● Task prompt
Please reproduce every one of the following entries word for word, keeping each line as it appears.

● Entries shown
--
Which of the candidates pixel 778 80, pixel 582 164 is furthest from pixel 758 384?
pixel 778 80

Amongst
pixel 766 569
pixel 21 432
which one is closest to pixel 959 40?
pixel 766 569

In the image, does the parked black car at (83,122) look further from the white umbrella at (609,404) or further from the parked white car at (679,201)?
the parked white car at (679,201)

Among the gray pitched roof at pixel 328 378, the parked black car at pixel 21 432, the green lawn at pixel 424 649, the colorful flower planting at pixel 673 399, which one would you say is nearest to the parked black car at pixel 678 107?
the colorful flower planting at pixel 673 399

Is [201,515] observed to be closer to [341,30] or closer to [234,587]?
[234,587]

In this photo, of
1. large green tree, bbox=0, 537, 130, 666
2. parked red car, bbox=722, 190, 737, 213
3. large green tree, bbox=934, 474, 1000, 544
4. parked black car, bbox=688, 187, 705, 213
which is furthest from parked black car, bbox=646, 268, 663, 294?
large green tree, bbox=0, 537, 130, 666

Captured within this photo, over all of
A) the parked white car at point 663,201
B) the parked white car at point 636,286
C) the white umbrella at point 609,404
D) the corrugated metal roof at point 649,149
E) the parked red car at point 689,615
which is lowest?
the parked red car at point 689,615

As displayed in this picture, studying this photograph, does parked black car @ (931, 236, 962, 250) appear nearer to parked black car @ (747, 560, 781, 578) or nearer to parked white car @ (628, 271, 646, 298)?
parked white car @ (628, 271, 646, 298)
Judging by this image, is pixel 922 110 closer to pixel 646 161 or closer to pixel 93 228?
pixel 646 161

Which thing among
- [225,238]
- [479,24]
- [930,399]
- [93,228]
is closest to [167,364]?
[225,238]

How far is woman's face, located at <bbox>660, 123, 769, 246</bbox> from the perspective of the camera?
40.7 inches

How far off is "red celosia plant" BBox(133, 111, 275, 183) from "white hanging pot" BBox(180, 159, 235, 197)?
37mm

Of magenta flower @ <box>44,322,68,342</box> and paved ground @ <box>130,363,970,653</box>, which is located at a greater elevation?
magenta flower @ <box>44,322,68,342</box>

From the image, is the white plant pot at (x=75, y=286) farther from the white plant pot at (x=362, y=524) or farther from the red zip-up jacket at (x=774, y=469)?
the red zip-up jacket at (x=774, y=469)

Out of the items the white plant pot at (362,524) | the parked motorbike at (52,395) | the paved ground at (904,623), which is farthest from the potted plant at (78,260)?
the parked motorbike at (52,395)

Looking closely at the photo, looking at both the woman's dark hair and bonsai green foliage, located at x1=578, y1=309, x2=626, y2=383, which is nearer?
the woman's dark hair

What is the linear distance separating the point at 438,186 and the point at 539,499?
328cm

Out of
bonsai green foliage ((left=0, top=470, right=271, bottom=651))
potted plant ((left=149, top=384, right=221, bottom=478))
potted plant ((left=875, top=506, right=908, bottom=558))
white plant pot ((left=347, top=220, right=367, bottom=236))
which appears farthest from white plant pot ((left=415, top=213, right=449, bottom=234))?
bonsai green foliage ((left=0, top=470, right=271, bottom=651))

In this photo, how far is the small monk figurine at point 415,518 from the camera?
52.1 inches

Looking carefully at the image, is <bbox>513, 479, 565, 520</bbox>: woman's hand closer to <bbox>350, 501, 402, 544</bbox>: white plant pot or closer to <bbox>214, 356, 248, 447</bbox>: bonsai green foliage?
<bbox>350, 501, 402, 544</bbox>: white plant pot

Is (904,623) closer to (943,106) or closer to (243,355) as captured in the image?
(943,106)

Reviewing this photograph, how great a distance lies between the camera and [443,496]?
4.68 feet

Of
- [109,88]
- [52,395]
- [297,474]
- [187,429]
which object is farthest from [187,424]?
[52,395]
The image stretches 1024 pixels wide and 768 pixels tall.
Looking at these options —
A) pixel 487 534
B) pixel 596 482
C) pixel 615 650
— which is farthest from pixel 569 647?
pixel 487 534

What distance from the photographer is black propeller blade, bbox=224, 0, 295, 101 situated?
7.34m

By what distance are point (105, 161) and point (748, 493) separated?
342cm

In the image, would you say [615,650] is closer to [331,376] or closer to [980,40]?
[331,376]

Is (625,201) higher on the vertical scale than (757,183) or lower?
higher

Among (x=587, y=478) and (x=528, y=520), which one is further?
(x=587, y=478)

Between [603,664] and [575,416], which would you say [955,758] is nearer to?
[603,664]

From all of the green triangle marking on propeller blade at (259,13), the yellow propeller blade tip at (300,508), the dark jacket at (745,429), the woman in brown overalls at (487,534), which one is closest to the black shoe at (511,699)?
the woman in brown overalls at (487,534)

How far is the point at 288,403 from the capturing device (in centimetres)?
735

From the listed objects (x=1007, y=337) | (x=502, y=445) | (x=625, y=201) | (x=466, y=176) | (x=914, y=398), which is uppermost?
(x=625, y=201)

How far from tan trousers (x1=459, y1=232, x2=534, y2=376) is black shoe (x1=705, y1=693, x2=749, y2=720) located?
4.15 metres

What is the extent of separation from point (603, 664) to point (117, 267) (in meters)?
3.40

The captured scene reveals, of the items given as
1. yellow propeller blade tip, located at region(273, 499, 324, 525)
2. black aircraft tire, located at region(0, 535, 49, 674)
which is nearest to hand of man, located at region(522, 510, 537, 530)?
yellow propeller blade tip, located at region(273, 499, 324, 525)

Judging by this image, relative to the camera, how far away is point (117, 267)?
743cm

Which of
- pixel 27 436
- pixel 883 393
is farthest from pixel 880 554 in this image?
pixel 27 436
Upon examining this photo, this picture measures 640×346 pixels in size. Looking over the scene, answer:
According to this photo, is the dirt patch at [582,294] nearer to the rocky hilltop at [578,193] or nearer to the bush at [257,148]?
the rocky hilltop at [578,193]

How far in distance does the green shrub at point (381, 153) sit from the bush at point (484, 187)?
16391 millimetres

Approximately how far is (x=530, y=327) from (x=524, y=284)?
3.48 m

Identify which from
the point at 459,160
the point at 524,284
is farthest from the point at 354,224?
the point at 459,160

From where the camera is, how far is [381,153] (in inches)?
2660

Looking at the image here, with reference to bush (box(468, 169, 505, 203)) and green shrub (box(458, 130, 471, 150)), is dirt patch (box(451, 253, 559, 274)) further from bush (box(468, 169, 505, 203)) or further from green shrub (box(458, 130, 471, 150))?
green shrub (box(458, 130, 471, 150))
--
● Completed exercise
Which of the candidates pixel 778 80, pixel 582 164 is furthest from pixel 758 384?
pixel 778 80

Amongst
pixel 766 569
pixel 21 432
which one is closest to pixel 959 40?
pixel 766 569

In the image, does the parked black car at (83,122) look further from the white umbrella at (609,404) or further from the parked white car at (679,201)?
the parked white car at (679,201)

Among the gray pitched roof at pixel 328 378, the parked black car at pixel 21 432, the green lawn at pixel 424 649, the colorful flower planting at pixel 673 399, which one would you say is nearest to the parked black car at pixel 678 107?
the colorful flower planting at pixel 673 399

Is [201,515] observed to be closer to [341,30] or closer to [234,587]?
[234,587]

In this photo, of
1. large green tree, bbox=0, 537, 130, 666
2. parked red car, bbox=722, 190, 737, 213
3. large green tree, bbox=934, 474, 1000, 544
4. parked black car, bbox=688, 187, 705, 213
which is furthest from parked black car, bbox=646, 268, 663, 294?
large green tree, bbox=0, 537, 130, 666

Captured within this photo, over all of
A) the parked white car at point 663,201
B) the parked white car at point 636,286
C) the white umbrella at point 609,404
D) the corrugated metal roof at point 649,149
E) the parked red car at point 689,615
which is lowest?
the parked red car at point 689,615

As displayed in this picture, studying this photograph, does parked black car @ (931, 236, 962, 250) appear nearer to parked black car @ (747, 560, 781, 578) or nearer to parked white car @ (628, 271, 646, 298)?
parked white car @ (628, 271, 646, 298)
Judging by this image, is pixel 922 110 closer to pixel 646 161 or closer to pixel 93 228?
pixel 646 161

Which thing among
- [225,238]
- [479,24]
- [930,399]
- [93,228]
is closest to [167,364]?
[225,238]

How far is woman's face, located at <bbox>660, 123, 769, 246</bbox> from the perspective of the camera?
40.7 inches

How far off is "red celosia plant" BBox(133, 111, 275, 183) from "white hanging pot" BBox(180, 159, 235, 197)?
37mm

Of magenta flower @ <box>44,322,68,342</box> and paved ground @ <box>130,363,970,653</box>, which is located at a greater elevation?
magenta flower @ <box>44,322,68,342</box>

From the image, is the white plant pot at (x=75, y=286) farther from the white plant pot at (x=362, y=524) or farther from the red zip-up jacket at (x=774, y=469)?
the red zip-up jacket at (x=774, y=469)

Out of the items the white plant pot at (362,524) | the parked motorbike at (52,395) | the paved ground at (904,623), which is farthest from the potted plant at (78,260)?
the parked motorbike at (52,395)

Looking closely at the photo, looking at both the woman's dark hair and bonsai green foliage, located at x1=578, y1=309, x2=626, y2=383, which is nearer?
the woman's dark hair

What is the linear distance separating the point at 438,186 and the point at 539,499?
328cm

Out of
bonsai green foliage ((left=0, top=470, right=271, bottom=651))
potted plant ((left=149, top=384, right=221, bottom=478))
potted plant ((left=875, top=506, right=908, bottom=558))
white plant pot ((left=347, top=220, right=367, bottom=236))
which appears farthest from white plant pot ((left=415, top=213, right=449, bottom=234))?
bonsai green foliage ((left=0, top=470, right=271, bottom=651))

In this photo, how far is the small monk figurine at point 415,518 from the camera?
52.1 inches

Looking carefully at the image, is <bbox>513, 479, 565, 520</bbox>: woman's hand closer to <bbox>350, 501, 402, 544</bbox>: white plant pot or closer to <bbox>214, 356, 248, 447</bbox>: bonsai green foliage?
<bbox>350, 501, 402, 544</bbox>: white plant pot

Is (904,623) closer to (943,106) or closer to (243,355) as captured in the image?
(943,106)

Reviewing this photograph, how great a distance lies between the camera and [443,496]?
4.68 feet

Of
- [109,88]
- [52,395]
- [297,474]
- [187,429]
which object is farthest from [187,424]?
[52,395]
The image stretches 1024 pixels wide and 768 pixels tall.
Looking at these options —
A) pixel 487 534
B) pixel 596 482
C) pixel 615 650
— which is farthest from pixel 569 647?
pixel 487 534

What distance from the photographer is black propeller blade, bbox=224, 0, 295, 101 situated?
7.34m

By what distance are point (105, 161) and point (748, 493) separated?
342cm

In the image, would you say [615,650] is closer to [331,376] or closer to [980,40]?
[331,376]

Is (625,201) higher on the vertical scale than (757,183) or lower?
higher

Among (x=587, y=478) and (x=528, y=520), which one is further?
(x=587, y=478)

Between [603,664] and [575,416], which would you say [955,758] is nearer to?
[603,664]

From all of the green triangle marking on propeller blade at (259,13), the yellow propeller blade tip at (300,508), the dark jacket at (745,429), the woman in brown overalls at (487,534), which one is closest to the black shoe at (511,699)?
the woman in brown overalls at (487,534)

How far is the point at 288,403 from the capturing device (in centimetres)?
735

From the listed objects (x=1007, y=337) | (x=502, y=445) | (x=625, y=201) | (x=466, y=176) | (x=914, y=398), which is uppermost?
(x=625, y=201)

How far from tan trousers (x1=459, y1=232, x2=534, y2=376) is black shoe (x1=705, y1=693, x2=749, y2=720) located?
4.15 metres

What is the extent of separation from point (603, 664) to point (117, 267) (in meters)?
3.40

The captured scene reveals, of the items given as
1. yellow propeller blade tip, located at region(273, 499, 324, 525)
2. black aircraft tire, located at region(0, 535, 49, 674)
which is nearest to hand of man, located at region(522, 510, 537, 530)?
yellow propeller blade tip, located at region(273, 499, 324, 525)

Judging by this image, relative to the camera, how far away is point (117, 267)?
743cm

Which of
- pixel 27 436
- pixel 883 393
is farthest from pixel 880 554 in this image?
pixel 27 436
Upon examining this photo, this picture measures 640×346 pixels in size. Looking over the scene, answer:
According to this photo, is the dirt patch at [582,294] nearer to the rocky hilltop at [578,193] or nearer to the bush at [257,148]?
the rocky hilltop at [578,193]

How far in distance does the green shrub at point (381, 153) sit from the bush at point (484, 187)?
16391 millimetres

Approximately how far is (x=530, y=327) from (x=524, y=284)?
3.48 m

Identify which from
the point at 459,160
the point at 524,284
is farthest from the point at 354,224?
the point at 459,160

From where the camera is, how far is [381,153] (in inches)?
2660

Looking at the image here, with reference to bush (box(468, 169, 505, 203)) and green shrub (box(458, 130, 471, 150)), is dirt patch (box(451, 253, 559, 274)) further from bush (box(468, 169, 505, 203)) or further from green shrub (box(458, 130, 471, 150))?
green shrub (box(458, 130, 471, 150))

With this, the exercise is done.